Tuesday, August 04, 2009

Suck This

Sorry, acrofans, I completely forgot to put up an acro last night. No idea how it escaped me. We'll end tonight's blog with an acro and I'll judge it tomorrow night.

Any of you who've been around a year or two have heard me talk about our local holiday here in my little burg, Lemonade Days. It happens one Friday during the summer, and it has to do with the fact that in B'field if the temperature reaches 90 degrees the town gives out free lemonade to its citizens. There have been summers where we thought surely the town would go broke buying and giving out lemonade, and summers like this one where it's yet to reach 90. 90% humidity, sure, but not a clean 90 degrees.

Then there are the old arguments about where the temperature data comes from, for all the banks in town are showing 90, 92 degrees, and yet the "official" temperature will remain 89. Yes, it's an exciting town.

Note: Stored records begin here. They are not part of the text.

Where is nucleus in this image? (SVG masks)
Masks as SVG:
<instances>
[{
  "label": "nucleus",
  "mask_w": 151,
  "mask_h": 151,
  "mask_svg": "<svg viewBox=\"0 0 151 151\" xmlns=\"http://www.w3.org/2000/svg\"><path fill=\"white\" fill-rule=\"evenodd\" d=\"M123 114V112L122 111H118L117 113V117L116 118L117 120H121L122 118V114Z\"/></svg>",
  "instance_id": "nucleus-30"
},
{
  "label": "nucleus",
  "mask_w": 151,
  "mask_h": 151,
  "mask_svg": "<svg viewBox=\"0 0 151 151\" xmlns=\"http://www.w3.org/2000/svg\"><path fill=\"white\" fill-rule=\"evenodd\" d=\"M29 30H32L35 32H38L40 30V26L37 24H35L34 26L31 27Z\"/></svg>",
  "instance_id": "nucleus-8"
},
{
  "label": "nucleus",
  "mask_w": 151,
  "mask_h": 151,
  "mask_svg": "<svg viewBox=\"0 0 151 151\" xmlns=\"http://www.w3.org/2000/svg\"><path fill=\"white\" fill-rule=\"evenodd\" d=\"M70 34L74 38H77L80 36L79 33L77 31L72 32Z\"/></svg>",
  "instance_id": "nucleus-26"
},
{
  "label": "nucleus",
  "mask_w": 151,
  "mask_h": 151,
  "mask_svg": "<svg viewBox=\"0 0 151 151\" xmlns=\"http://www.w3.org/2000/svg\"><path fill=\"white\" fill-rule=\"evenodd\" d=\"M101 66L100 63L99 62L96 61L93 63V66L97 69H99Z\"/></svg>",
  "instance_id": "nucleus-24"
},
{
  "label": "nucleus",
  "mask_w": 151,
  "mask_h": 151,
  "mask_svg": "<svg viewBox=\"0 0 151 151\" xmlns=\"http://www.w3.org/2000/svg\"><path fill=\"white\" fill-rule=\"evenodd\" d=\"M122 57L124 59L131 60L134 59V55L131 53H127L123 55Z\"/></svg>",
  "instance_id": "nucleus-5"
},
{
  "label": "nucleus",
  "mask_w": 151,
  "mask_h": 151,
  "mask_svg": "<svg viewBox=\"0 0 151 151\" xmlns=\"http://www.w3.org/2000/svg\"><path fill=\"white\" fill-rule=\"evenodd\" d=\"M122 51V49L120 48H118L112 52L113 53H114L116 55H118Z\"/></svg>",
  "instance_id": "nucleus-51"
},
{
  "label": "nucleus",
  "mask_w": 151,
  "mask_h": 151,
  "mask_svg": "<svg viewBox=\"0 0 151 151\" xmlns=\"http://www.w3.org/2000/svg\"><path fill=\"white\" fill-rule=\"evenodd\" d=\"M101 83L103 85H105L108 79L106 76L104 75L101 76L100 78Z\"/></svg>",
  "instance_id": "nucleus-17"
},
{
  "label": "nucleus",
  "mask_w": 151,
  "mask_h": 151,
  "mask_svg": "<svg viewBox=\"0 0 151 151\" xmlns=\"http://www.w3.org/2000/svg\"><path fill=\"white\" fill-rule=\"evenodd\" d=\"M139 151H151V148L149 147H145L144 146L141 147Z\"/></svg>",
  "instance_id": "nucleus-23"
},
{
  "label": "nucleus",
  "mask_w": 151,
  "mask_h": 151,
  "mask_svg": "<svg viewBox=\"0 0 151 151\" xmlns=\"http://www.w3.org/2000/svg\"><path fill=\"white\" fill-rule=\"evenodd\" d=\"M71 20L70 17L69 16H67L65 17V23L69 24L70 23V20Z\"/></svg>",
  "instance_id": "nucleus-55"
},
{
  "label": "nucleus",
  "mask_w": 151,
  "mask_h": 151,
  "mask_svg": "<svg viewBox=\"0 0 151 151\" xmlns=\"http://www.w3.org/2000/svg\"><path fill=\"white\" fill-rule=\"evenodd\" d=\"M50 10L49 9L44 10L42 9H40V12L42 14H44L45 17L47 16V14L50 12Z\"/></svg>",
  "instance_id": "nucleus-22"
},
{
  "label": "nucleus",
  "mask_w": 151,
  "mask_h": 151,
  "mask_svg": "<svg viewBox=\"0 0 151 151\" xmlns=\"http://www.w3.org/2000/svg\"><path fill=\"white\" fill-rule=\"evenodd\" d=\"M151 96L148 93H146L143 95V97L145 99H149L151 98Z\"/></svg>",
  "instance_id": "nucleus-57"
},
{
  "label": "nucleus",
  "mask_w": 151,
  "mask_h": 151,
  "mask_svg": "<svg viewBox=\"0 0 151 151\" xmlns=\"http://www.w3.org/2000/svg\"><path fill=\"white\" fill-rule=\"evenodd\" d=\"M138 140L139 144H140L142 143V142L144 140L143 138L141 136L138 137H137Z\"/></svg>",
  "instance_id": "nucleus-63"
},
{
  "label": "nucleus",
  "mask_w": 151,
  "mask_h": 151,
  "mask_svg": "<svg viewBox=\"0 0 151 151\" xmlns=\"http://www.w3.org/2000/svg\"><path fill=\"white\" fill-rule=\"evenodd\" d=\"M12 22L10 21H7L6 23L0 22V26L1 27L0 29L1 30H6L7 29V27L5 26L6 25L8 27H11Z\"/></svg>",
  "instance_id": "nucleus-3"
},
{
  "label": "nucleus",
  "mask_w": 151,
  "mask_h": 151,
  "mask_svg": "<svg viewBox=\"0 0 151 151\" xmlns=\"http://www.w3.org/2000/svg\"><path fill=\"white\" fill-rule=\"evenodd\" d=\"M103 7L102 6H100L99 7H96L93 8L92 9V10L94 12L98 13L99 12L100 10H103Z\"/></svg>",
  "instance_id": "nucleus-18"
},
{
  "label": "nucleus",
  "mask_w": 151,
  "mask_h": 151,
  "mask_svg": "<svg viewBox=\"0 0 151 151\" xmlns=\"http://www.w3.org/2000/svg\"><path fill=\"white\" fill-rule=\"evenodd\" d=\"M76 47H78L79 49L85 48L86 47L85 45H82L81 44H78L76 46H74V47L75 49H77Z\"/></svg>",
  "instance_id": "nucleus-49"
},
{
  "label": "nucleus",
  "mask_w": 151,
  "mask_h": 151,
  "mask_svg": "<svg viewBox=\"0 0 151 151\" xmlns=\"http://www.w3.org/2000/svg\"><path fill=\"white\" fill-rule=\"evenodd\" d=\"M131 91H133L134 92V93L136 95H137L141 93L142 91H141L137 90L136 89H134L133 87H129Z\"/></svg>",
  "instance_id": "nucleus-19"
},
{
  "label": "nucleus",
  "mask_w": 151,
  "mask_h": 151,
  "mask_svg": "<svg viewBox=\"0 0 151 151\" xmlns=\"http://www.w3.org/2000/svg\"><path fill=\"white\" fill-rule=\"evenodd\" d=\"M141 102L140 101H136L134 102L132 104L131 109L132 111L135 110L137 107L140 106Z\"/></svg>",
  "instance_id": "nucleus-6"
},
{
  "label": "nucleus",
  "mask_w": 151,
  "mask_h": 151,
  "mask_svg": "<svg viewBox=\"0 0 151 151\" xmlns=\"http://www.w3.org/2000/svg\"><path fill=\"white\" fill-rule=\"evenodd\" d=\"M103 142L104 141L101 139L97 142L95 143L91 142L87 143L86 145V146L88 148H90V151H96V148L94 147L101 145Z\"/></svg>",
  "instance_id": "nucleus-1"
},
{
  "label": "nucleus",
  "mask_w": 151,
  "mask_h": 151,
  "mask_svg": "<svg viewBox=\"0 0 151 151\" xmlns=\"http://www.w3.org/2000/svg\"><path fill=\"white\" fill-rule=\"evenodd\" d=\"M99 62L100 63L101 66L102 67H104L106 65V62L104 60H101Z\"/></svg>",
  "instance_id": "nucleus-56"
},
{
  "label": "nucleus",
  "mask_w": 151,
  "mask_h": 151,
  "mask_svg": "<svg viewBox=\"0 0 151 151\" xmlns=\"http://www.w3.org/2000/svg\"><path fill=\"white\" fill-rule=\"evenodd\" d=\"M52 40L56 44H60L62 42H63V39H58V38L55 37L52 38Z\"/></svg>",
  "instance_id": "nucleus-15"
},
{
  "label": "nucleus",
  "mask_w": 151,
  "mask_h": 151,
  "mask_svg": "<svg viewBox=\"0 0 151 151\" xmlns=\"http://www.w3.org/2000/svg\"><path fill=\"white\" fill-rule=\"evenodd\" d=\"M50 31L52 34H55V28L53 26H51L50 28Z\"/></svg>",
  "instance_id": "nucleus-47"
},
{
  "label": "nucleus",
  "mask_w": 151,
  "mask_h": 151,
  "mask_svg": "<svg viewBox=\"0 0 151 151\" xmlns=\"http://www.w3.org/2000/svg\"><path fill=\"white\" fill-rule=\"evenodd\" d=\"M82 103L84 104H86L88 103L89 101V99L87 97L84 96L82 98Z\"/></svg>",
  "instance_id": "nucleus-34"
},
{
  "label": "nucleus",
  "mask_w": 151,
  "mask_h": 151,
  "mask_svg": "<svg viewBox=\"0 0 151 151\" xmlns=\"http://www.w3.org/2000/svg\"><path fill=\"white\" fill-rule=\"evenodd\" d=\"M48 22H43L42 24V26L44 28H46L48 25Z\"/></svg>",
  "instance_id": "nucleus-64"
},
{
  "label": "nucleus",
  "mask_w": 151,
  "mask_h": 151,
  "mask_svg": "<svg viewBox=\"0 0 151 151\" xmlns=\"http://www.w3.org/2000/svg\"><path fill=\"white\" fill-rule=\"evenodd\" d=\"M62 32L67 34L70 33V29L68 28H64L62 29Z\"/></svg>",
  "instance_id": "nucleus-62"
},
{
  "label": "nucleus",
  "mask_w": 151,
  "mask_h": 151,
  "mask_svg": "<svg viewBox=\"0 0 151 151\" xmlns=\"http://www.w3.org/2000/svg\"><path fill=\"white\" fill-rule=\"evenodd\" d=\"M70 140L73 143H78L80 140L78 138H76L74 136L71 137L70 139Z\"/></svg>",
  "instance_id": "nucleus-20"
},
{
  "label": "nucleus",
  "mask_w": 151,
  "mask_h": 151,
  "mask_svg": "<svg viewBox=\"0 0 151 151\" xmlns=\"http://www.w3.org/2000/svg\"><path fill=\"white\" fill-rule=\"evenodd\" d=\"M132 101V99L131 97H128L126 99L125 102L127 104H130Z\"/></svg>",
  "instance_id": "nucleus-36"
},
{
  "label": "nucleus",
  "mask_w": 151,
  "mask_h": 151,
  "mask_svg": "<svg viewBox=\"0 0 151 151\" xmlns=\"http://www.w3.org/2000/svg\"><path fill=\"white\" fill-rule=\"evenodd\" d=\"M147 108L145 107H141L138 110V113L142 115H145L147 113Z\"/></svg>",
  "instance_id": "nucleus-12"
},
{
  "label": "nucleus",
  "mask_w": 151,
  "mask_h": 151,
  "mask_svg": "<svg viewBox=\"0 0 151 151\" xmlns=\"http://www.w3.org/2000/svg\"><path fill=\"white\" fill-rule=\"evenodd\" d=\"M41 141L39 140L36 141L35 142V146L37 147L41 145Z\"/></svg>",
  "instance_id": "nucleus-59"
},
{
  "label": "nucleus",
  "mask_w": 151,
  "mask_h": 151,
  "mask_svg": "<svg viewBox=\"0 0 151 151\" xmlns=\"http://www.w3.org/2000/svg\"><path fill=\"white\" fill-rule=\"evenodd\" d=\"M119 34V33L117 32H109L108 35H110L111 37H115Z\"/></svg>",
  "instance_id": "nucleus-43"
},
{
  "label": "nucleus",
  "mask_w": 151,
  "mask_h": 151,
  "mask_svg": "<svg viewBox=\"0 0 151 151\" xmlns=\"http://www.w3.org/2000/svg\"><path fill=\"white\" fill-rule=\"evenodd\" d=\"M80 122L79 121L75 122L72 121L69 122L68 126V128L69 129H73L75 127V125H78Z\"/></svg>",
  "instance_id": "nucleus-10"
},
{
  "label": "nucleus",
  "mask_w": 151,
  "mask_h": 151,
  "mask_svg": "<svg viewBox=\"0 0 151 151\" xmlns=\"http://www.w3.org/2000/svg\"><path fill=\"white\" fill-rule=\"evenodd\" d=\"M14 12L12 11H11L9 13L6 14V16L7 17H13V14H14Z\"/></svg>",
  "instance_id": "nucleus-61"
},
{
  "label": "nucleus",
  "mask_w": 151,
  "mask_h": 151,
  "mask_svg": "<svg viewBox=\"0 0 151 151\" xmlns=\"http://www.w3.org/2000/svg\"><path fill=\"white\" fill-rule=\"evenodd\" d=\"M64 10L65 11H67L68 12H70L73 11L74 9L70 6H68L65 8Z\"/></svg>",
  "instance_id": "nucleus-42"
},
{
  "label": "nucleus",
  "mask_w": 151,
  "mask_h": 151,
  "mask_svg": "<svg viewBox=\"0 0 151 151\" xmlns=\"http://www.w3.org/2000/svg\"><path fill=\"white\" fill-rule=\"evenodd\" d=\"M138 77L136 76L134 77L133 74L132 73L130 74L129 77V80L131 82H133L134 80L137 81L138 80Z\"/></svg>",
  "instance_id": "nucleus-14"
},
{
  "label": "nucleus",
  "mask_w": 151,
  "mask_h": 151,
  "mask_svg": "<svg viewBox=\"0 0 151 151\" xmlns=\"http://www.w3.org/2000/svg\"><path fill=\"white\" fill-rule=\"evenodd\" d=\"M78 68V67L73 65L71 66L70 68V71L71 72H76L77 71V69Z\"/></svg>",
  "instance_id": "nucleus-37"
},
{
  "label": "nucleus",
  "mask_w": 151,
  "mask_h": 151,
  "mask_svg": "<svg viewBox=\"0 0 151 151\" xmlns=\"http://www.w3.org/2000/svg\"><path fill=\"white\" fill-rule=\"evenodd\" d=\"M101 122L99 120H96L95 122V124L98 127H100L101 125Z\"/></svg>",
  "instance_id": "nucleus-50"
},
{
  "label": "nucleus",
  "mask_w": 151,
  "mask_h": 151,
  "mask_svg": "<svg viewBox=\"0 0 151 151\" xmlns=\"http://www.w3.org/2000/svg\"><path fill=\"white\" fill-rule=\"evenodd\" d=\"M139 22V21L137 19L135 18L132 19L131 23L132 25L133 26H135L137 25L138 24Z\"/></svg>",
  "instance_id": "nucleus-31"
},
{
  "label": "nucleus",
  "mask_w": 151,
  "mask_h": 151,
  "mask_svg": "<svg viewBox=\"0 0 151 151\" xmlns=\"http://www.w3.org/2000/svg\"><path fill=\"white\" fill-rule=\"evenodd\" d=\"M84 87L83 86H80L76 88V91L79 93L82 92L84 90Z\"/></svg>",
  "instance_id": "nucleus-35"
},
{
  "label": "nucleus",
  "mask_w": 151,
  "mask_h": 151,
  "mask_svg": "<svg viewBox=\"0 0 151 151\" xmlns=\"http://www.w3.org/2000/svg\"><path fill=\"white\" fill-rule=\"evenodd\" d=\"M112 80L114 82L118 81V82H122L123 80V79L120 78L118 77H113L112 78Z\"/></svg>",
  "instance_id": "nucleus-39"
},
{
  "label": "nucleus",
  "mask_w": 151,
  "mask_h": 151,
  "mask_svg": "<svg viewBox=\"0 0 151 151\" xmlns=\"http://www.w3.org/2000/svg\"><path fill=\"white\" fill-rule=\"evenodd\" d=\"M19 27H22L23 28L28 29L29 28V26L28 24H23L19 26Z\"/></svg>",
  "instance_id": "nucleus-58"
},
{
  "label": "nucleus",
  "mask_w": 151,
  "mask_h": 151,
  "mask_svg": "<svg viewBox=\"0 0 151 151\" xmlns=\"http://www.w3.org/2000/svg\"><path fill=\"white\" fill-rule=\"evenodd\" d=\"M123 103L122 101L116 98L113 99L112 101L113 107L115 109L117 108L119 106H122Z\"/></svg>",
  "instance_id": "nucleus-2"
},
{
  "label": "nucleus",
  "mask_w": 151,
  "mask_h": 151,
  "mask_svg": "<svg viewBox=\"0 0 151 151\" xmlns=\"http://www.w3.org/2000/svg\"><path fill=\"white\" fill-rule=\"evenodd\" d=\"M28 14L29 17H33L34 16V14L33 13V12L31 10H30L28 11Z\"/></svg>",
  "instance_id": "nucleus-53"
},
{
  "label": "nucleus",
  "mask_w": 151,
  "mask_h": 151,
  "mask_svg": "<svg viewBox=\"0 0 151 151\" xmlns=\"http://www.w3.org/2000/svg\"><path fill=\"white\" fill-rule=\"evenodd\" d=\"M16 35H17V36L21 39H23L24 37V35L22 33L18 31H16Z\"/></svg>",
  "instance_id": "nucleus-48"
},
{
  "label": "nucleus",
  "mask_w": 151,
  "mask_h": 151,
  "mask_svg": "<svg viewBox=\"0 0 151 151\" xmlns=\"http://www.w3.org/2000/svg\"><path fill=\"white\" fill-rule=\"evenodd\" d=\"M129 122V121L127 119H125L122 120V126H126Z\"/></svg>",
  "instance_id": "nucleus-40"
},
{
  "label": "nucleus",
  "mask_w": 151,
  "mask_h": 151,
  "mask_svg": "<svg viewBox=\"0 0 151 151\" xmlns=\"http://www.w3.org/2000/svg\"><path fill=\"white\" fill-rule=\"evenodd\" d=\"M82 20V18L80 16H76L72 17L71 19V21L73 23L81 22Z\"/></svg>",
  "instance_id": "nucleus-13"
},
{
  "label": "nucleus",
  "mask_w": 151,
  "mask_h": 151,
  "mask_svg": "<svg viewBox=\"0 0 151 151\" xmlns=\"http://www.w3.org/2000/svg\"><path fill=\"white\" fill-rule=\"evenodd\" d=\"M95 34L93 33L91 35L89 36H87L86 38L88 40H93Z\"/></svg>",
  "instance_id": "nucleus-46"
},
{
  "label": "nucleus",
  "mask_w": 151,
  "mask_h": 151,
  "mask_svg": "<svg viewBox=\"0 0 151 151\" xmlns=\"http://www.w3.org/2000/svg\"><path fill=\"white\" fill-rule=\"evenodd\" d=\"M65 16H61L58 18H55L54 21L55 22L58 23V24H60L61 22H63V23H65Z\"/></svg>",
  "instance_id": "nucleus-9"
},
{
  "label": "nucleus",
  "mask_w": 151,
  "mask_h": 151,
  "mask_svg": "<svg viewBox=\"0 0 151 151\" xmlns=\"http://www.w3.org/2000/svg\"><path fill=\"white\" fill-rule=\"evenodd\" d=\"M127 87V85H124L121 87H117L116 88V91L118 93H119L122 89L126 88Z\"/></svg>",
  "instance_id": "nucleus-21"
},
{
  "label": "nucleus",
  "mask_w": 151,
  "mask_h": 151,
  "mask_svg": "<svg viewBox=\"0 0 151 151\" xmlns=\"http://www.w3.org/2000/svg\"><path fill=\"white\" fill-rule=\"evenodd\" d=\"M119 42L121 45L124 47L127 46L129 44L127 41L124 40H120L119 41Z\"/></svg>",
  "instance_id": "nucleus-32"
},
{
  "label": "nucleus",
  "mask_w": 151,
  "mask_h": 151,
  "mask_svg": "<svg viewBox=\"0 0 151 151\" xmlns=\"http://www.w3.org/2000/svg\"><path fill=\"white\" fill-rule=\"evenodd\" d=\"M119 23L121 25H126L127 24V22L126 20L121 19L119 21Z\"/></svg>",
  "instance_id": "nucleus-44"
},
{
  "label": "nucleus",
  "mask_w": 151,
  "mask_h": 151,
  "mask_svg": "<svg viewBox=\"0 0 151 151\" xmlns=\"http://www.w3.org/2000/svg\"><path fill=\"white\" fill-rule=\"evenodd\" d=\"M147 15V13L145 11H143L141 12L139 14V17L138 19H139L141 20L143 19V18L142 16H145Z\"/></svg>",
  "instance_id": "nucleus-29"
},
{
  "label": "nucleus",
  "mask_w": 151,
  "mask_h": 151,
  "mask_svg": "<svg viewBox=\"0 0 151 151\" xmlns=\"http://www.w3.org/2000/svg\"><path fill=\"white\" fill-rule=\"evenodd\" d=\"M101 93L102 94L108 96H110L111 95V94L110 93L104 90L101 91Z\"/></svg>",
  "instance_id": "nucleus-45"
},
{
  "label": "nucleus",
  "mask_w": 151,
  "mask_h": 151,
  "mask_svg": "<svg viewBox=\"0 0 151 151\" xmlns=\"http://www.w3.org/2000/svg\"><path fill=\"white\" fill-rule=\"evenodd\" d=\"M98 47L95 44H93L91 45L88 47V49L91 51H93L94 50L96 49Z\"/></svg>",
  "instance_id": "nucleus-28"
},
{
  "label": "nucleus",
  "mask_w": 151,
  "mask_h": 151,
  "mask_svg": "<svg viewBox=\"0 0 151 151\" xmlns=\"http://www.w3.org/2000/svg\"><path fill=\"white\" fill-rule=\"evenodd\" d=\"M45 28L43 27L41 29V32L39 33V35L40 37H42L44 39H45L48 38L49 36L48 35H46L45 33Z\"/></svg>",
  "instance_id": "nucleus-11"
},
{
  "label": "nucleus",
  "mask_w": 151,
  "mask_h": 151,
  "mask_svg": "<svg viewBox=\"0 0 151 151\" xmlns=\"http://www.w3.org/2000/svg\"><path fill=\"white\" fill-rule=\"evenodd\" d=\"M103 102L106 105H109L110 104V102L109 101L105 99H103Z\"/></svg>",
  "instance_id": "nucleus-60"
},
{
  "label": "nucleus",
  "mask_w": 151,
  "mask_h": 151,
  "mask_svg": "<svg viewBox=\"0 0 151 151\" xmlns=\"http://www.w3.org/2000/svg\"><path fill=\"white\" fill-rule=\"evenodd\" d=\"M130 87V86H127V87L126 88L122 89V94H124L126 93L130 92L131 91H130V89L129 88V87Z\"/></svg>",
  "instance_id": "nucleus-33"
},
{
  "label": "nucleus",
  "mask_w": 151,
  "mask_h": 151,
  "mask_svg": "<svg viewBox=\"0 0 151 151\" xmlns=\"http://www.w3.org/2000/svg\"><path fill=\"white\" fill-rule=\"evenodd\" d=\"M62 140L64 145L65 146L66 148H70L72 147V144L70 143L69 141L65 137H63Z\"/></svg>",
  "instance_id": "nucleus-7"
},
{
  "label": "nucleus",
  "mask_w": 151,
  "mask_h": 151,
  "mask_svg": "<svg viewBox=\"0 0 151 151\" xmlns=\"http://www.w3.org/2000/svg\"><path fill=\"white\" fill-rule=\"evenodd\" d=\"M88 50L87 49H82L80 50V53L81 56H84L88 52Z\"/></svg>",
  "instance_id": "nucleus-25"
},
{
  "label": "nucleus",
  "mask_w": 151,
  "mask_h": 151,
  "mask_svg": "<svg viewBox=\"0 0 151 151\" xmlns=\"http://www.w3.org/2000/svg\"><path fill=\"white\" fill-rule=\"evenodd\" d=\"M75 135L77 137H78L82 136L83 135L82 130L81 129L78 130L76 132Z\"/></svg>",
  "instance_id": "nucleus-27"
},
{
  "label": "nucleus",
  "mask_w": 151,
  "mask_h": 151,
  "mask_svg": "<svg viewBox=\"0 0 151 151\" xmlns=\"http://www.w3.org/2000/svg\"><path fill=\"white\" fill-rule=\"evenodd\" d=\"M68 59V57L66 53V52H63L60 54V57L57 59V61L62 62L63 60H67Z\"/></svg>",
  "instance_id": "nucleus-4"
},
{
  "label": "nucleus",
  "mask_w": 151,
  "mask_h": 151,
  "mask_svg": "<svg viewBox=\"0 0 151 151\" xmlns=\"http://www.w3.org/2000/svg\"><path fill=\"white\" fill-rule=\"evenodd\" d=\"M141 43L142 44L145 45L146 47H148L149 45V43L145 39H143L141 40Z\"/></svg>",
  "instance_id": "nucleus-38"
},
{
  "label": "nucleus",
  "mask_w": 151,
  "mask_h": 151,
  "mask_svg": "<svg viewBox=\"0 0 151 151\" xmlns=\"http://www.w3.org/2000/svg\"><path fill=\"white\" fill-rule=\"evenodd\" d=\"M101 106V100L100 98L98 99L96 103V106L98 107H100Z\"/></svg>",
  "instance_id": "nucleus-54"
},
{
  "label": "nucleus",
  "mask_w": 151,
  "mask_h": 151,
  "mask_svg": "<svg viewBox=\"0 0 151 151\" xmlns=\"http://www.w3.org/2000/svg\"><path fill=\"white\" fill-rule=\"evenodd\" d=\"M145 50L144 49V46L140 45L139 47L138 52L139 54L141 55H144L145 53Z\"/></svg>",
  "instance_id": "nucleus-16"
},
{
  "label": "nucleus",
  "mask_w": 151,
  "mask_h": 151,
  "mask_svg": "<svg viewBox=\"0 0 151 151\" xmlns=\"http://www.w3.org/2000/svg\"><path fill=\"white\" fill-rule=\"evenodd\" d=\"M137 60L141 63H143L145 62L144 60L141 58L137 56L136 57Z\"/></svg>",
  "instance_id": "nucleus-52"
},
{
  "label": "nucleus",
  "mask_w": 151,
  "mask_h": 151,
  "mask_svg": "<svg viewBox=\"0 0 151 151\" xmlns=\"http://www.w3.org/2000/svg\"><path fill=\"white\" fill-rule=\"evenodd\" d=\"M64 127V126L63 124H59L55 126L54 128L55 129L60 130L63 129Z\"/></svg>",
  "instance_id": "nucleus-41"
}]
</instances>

Anyway, every year for about the past five years we've had this Lemonade Days thing, and just about as long I've been bitching about it. See, one of the main events of the day is the window decorating contest, which our office there at TheCompanyIWorkFor has entered every year. We have three long, slim windows at the front of our office. We don't have a storefront, just those windows. And so we get together and brainstorm and come up with really creative ideas that make us laugh and we go to great lengths making it work, and then the judge, a local weatherman, comes along and looks at our window and laughs and claps, and we've never won the damn friggin' contest. Our "Lemon Gallery" display was a masterpiece, with our windows showing great works of art through the centuries, all incorporating lemons into them. (Aug 6, 2006) Zilch.

Then we did our "History of Lemons" display, which followed the lemon from ancient to modern times. (Aug 14, 2007) Bupkus. We've done displays that incorporated pictures of the town and other local businesses and citizens, trying to suck up our way to a prize. No go.

And every year we've said it's our last year. And every year we try one more time. But it all came to a head last year, when our window got nothing, the winning window was a business who did the exact same display as the year before (lots of cardboard lemons), and I entered Sherman in the "Make Your Own Lemon Hat" contest and he didn't even place. And when I say "didn't place," I mean, there were six entries and they gave out first, second, and third prizes, and he went home empty-handed. (Actually, that's a lie, I got a consolation prize that was rather nice, but it's the principal of the thing.) (Aug 3, 2008)

Anyway, after all that, we at TheCompanyIWorkFor decided to boycott Lemonade Days this year. Well, first we decided to make our windows into a giant lemon, on which would be written "Suck This." Then we realized people might think we were actually entering the contest and we'd lose yet again, so we decided we'd do nothing.

I never thought the boss would stick to her guns, but lo and behold, with Lemonade Days a mere 4 days away, we are indeed doing nothing for the contest. So there.

Except.

Except I got a call today at work from the lady whose dress shop sponsors the Lemon Hat contest. She was asking me to enter again. Now, I don't think I've ever been personally asked to enter a contest, even one I'm sure to lose, and I'm trying not to get sucked in by the flattery. Sherman has already flatly refused to participate, and Milo's a little unwieldy to be expected to be still long enough to wear a hat.

If I could come up with something otherworldly, say, something that would have a large brim that served as a reservoir into which I could have lemonade dripping from a lemon juicer, that had "Pick Me!" in light-up flashing letters across it, and possibly an animatronic naked lady bathing in the lemonade, I might consider it. But I only have four days.

It was nice of the dress shop lady to ask, though.

Betland's Olympic Update:
* OK, let's do an acrochallenge! The topic: What's So Great About Lemons? The letters:
T L L G J F
* You know the rules, you get three entries to come up with the best acronym you can that matches the topic and the letters. I'll be judging tomorrow night at 10:00 est. And I'll be a fair judge, dammit!

Labels:

4 Comments:

Anonymous Kellie said...

Tuesday Acro - that's preposterous!

Tangy Lemony Lovely Globs. Just Fabulous.
Tough Little Lemons, Great Juice. Fine!
They Look Like Giant Jelly Fruits.

Man in '06 you were super robbed!

11:12 PM  
Blogger Marla Bronstein said...

Tart Lemons Leave Grimacing Jaw Features

Total Lemon Love Gives Jolity Fuel

1:12 AM  
Blogger Lily said...

Those lousy lemon group judges -- feh.

Tantalizingly lascivious lemons -- got Jennifer f***ed.

Tiny little lemons gel just fine.

8:47 PM  
Anonymous Anonymous said...

DFF here

They, like limes, get juices flowing.

The lightest, loveliest golden jolly fruit.

Those lucious lemoms give joy forever.